◆ AIM OF THE EXERCISE
Reproduce the data below verbatim, keeping every line unchanged and in its original order.

● ● ● ● ● ● ●

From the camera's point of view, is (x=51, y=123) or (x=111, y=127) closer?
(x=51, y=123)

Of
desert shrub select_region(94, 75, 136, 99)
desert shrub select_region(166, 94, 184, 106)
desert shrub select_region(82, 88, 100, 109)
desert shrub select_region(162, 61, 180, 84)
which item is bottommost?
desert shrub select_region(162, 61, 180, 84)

● ● ● ● ● ● ●

◆ THE SOLUTION
From the camera's point of view, is (x=51, y=123) or (x=111, y=127) closer?
(x=51, y=123)

Of
desert shrub select_region(94, 75, 136, 99)
desert shrub select_region(166, 94, 184, 106)
desert shrub select_region(82, 88, 100, 109)
desert shrub select_region(162, 61, 180, 84)
which item is bottommost?
desert shrub select_region(162, 61, 180, 84)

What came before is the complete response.